Very detailed and careful work. The authors have created a cell culture model that credibly simulates resistance of the NPe6-mediated photodynamic 3 therapy. They then looked for factors of resistance and identified a key factor and successfully tested an effective inhibitor.

The results are, in my opinion, very valuable and could prove very useful in clinical use over the next few years.

Only the legibility of the work is sometimes a bit tedious, but this is probably primarily due to the complexity of the content.

Perhaps a sentence could be inserted into the abstract explaining why which proteins were selected for immunoblotting in line 42 for example "Immunoblotting for key proteins of candidate pathways" or "proteins that are known to be stress-induced" or similar.

This is explained very well in the discussion.

Author Response

# Reviewer3

Very detailed and careful work. The authors have created a cell culture model that credibly simulates resistance of the NPe6-mediated photodynamic 3 therapy.

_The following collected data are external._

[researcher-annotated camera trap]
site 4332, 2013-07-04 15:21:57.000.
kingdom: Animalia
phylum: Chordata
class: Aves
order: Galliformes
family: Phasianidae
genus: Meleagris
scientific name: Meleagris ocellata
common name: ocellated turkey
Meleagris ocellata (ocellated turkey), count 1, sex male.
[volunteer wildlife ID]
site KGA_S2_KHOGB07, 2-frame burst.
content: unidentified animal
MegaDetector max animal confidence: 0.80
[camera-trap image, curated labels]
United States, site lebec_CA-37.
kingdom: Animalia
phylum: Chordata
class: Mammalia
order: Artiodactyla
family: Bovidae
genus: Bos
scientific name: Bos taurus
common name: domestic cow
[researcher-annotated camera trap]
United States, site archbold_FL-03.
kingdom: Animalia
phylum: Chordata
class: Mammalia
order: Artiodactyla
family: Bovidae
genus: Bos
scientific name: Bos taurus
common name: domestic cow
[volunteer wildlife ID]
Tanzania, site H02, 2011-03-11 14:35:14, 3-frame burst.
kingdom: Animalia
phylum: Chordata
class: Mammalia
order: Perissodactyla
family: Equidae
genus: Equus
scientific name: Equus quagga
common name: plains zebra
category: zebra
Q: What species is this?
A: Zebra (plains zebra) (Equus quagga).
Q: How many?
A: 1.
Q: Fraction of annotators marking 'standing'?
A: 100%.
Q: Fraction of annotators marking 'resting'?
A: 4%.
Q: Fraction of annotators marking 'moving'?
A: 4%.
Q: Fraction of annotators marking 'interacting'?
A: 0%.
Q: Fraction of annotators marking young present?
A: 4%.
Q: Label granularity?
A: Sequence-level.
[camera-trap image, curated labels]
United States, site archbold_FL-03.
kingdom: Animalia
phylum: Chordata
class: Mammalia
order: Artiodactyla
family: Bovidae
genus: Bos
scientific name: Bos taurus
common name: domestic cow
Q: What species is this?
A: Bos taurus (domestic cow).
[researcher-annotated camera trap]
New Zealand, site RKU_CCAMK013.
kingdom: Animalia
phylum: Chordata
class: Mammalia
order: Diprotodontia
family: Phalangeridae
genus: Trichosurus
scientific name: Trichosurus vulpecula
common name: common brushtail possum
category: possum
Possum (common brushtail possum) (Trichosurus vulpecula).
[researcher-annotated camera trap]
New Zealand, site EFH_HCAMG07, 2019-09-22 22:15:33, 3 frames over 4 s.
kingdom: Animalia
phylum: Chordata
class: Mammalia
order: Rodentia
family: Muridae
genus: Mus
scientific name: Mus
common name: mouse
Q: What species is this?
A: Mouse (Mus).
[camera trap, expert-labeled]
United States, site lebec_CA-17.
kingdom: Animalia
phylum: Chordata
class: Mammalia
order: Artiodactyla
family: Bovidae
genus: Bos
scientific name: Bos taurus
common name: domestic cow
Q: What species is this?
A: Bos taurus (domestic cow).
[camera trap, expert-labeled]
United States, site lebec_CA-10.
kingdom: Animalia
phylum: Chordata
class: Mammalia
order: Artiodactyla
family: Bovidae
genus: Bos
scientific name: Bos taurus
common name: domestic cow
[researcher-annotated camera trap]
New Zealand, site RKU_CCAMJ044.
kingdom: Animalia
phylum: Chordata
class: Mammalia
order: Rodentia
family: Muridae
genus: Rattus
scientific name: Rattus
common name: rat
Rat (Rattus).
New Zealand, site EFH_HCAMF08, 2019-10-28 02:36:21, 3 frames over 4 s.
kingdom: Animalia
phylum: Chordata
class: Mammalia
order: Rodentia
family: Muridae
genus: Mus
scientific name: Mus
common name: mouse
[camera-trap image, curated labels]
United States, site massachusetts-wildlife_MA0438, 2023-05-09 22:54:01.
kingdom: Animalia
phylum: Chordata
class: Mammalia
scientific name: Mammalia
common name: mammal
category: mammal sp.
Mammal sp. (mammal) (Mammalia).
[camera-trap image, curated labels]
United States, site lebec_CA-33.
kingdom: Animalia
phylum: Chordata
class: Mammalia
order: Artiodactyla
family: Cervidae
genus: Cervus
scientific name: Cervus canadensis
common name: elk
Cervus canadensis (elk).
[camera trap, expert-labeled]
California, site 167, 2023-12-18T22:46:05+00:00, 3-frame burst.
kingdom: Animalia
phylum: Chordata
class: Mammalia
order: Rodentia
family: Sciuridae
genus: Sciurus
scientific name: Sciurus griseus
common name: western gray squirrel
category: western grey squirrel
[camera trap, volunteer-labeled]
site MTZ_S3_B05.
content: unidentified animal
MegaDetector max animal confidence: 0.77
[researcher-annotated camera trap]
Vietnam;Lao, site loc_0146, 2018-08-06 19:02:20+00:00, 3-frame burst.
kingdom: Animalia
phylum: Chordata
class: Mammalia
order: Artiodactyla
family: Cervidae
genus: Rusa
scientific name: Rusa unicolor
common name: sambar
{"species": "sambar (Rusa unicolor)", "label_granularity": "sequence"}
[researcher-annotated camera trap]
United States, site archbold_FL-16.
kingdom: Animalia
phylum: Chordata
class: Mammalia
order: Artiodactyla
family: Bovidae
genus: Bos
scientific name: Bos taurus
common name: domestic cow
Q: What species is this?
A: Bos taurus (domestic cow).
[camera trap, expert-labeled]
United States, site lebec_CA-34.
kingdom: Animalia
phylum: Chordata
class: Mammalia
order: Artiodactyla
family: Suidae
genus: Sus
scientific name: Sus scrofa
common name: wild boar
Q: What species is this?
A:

They then looked for factors of resistance and identified a key factor and successfully tested an effective inhibitor.

The results are, in my opinion, very valuable and could prove very useful in clinical use over the next few years.

Only the legibility of the work is sometimes a bit tedious, but this is probably primarily due to the complexity of the content.

Perhaps a sentence could be inserted into the abstract explaining why which proteins were selected for immunoblotting in line 42 for example "Immunoblotting for key proteins of candidate pathways" or "proteins that are known to be stress-induced" or similar.

This is explained very well in the discussion.

 

⇒ Thank you very much for the comments. As suggested above, we modified the "Abstract" (line 62).